En realidad, las inmobiliarias están aprovechando una disposición administrativa que les permite obtener otros terrenos y librarse del pago de ciertos impuestos a cambio de construir habitáculos para quienes viven con escasos recursos. Con esas economías están invirtiendo en más edificios para que los ricos y los pobres vivan juntos pero no revueltos. Muy pronto la fórmula será del todo corriente en Estados Unidos. Como siempre, los pobres abajo y los ricos arriba.

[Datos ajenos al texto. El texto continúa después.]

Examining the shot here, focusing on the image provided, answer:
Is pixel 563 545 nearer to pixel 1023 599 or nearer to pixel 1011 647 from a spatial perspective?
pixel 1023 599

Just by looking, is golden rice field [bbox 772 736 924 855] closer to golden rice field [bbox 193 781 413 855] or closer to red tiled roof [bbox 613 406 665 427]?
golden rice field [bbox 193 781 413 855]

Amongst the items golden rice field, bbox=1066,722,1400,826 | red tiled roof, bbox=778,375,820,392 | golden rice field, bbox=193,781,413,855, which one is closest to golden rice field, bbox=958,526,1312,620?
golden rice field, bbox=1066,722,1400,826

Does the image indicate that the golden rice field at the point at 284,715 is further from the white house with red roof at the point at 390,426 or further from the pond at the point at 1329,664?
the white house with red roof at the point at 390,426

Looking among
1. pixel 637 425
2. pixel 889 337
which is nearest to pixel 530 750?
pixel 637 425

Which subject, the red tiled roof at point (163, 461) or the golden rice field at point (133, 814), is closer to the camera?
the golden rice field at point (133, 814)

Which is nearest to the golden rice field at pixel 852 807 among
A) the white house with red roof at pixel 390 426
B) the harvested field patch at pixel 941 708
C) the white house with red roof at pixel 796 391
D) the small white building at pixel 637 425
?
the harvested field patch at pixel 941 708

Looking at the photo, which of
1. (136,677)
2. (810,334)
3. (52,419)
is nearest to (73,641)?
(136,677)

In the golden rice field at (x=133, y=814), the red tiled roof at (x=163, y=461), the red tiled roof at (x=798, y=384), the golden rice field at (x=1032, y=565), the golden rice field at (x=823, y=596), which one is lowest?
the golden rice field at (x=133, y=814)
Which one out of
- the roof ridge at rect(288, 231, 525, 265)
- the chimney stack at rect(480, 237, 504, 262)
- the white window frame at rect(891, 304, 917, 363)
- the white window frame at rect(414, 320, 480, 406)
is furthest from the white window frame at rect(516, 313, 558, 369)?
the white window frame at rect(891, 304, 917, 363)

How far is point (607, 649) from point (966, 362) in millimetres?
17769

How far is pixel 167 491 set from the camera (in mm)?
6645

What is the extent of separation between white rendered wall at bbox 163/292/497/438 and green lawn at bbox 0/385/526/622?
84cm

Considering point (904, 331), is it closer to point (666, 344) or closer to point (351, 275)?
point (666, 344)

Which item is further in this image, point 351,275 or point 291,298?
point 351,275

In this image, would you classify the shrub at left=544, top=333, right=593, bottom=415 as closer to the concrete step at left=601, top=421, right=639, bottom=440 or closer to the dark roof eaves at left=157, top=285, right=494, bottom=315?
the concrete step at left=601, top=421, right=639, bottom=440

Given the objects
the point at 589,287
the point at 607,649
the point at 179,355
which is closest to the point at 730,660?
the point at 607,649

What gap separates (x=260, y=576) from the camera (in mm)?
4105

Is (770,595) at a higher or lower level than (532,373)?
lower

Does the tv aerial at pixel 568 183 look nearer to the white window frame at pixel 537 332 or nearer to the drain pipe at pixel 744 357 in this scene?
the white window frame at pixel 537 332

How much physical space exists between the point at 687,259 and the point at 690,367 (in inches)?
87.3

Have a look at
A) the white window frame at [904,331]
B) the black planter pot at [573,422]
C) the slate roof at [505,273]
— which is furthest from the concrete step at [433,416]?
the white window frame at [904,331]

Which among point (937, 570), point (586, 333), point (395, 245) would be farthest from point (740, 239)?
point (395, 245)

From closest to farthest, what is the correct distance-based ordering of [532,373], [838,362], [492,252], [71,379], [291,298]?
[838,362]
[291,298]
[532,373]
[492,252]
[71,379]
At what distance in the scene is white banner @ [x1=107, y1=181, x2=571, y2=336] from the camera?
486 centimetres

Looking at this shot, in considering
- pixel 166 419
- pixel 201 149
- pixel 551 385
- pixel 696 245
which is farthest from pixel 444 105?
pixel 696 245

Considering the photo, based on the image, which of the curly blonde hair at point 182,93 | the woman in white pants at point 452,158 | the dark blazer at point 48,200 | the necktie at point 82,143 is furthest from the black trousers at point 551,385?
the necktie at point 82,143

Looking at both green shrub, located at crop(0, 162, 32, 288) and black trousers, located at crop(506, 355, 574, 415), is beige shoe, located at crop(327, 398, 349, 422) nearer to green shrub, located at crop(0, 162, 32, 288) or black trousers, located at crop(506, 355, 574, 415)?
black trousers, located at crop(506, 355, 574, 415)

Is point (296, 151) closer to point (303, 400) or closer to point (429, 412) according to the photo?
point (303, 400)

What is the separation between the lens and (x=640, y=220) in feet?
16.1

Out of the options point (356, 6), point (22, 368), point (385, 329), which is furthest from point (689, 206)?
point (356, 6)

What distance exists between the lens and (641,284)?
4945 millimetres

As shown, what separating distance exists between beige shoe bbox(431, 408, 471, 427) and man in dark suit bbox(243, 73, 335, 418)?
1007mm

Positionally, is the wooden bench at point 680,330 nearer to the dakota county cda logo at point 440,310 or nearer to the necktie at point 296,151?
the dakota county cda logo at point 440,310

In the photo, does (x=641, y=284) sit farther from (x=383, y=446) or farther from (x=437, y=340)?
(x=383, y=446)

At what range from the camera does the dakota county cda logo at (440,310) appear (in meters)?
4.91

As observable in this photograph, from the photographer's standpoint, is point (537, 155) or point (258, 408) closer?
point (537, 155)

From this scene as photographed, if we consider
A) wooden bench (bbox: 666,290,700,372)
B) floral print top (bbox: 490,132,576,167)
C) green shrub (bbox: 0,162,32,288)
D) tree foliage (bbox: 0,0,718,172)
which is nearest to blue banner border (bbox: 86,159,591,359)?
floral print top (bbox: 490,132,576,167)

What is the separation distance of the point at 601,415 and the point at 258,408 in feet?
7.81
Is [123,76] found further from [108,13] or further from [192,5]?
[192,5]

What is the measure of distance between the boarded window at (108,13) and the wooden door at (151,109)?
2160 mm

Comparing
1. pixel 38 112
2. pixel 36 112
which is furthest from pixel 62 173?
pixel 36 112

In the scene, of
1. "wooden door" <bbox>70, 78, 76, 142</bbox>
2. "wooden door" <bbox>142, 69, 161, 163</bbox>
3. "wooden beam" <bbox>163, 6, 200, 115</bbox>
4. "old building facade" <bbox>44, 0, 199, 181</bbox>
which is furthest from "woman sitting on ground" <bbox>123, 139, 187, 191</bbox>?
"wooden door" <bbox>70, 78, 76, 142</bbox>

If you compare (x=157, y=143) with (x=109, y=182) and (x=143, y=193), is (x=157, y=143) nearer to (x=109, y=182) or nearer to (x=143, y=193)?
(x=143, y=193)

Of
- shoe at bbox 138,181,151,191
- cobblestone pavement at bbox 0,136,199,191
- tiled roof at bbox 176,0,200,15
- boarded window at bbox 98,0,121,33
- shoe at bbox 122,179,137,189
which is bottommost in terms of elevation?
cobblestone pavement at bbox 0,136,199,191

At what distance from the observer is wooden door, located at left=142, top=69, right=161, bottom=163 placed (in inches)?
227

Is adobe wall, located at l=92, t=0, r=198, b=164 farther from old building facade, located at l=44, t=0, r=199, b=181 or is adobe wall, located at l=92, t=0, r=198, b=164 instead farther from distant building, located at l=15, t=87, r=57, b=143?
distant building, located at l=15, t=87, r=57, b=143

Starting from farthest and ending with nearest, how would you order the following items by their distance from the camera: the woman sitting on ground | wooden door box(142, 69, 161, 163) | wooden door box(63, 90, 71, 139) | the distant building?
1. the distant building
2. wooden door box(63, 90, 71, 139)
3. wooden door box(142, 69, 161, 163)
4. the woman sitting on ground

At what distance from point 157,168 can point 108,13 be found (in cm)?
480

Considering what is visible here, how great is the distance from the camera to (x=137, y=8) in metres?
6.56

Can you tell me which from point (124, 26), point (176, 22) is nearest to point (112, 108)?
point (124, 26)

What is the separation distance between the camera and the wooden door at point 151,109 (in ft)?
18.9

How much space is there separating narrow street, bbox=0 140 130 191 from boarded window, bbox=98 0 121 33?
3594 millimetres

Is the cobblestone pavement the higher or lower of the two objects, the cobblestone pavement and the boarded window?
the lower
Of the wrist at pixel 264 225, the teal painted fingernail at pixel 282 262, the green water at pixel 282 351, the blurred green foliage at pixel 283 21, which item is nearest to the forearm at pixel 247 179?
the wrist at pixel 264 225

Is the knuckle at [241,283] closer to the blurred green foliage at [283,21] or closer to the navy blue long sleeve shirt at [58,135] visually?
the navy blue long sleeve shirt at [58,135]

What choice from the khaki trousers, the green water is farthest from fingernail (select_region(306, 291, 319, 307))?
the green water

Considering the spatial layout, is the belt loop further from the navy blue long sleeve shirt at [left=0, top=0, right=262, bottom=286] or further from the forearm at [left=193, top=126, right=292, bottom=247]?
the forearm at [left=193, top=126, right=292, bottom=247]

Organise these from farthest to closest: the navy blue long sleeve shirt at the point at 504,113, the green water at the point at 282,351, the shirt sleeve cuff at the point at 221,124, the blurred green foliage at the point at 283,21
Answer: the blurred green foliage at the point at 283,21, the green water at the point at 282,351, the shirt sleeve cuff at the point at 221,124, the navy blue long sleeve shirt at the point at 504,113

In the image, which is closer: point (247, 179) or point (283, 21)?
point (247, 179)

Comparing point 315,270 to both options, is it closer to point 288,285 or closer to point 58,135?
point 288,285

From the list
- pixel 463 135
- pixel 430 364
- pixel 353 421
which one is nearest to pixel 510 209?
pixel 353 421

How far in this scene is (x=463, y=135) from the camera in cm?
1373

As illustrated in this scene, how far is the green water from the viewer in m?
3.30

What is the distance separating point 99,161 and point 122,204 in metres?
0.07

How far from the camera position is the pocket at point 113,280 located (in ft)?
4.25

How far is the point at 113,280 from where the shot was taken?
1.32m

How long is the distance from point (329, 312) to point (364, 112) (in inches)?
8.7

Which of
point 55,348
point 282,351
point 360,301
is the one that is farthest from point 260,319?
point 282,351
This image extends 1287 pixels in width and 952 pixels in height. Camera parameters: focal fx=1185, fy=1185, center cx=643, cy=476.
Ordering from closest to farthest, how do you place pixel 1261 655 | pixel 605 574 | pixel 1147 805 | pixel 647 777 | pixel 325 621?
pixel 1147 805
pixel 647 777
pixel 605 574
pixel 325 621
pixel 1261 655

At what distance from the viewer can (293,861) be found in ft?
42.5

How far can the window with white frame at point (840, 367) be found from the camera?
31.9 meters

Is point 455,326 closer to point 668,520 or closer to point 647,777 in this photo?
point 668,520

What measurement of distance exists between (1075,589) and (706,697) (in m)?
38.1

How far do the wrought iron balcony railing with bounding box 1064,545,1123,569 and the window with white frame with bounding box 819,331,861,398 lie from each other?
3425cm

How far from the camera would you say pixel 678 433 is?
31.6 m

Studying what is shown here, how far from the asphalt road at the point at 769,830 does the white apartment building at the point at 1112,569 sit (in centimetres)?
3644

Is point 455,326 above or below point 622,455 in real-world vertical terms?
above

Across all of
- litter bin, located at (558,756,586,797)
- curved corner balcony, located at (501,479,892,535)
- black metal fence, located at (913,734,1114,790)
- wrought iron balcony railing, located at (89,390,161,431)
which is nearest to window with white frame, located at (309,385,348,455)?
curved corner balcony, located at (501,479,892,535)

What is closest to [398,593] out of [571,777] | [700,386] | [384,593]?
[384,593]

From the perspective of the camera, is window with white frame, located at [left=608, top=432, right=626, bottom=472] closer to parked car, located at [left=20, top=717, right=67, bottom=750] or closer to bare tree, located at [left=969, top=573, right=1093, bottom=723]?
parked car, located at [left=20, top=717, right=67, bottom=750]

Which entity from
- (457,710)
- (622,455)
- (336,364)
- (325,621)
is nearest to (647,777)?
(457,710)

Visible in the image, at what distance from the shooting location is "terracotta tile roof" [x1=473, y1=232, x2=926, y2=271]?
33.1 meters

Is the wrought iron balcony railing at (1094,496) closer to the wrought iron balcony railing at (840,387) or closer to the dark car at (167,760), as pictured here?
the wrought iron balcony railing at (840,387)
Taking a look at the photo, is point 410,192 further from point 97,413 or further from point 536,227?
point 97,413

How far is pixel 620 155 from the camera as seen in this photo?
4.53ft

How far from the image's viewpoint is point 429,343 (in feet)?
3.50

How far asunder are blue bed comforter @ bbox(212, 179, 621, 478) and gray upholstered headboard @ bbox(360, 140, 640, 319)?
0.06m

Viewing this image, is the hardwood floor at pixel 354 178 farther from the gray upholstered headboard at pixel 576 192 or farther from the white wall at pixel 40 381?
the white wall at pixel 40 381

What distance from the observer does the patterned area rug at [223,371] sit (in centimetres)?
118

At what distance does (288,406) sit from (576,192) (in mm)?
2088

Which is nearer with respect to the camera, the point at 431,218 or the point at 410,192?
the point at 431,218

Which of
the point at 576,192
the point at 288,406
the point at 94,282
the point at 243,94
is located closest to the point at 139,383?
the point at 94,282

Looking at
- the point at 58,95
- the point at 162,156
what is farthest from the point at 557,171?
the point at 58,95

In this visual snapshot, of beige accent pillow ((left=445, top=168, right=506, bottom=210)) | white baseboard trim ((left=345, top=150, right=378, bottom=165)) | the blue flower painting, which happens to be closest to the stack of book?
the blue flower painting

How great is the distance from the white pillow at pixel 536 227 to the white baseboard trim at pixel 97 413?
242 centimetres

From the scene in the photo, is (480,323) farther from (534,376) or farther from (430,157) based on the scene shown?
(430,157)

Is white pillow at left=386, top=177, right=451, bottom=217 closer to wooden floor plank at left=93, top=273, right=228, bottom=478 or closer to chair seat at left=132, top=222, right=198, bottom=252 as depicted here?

Pero los que no se midieron son los noruegos. Debaten en estos días la que será prácticamente una ley antipobres. De ser aprobada en los próximos días, la legislación contra la mendicidad que se está discutiendo ahora en el parlamento noruego castigaría hasta con un año de cárcel a quienes ayuden a los pedigüeños con dádivas y otros apoyos. La polémica ley obedecería a la necesidad de acabar con los mendigos locales, pero sobre todo con los depauperados inmigrantes de los países pobres cercanos, muchos provenientes de la desintegrada URSS, según las autoridades judiciales noruegas. Preocupadas por el feo espectáculo que ofrecen los pobres ante los adinerados habitantes de uno de los países más ricos del mundo, se quejan de que podrían atentar también contra el orden y la seguridad. El proyecto de ley, sin embargo, tiene un margen de generosa tolerancia que permite hacerse de la vista gorda en los días de Navidad y Halloween, cuando las celebraciones incluyen dar y pedir.

La lucha de clases no se puede reducir a un conflicto entre las manos y los brazos con el corazón mediando entre ellos, como planteaba románticamente Fritz Lang en su Metrópolis. Sin embargo, alguien en Estados Unidos ha encontrado la fórmula que le permite conciliar riqueza y pobreza. En su empeño, les ha complicado la vida a su familia y a sus empleados, que la han bautizado con el nombre de la señora Scrooge. Anne Wojcicki es, a sus 41 años, una devota de las muestras gratuitas que ofrecen los supermercados, cuando come en un restorán no pide bebidas ni postres y ha llegado a la conclusión de que resulta más barato hacerse cargo de las multas por evadir el pago de los parquímetros que echarles unas monedas. Austera hasta el extremo, vive una vida de pobre mientras dirige su propia empresa con un valor de 60 millones de dólares.

Anne ha vivido largamente entre ricos. Estuvo casada con uno de los fundadores de Google y es hermana de una funcionaria de YouTube que ocupa el lugar número 12 entre las mujeres más influyentes del mundo según Forbes. Todos la miran con desprecio y se burlan de ella. No toleran a los pobres aunque sean millonarios. Les recuerdan a Marx.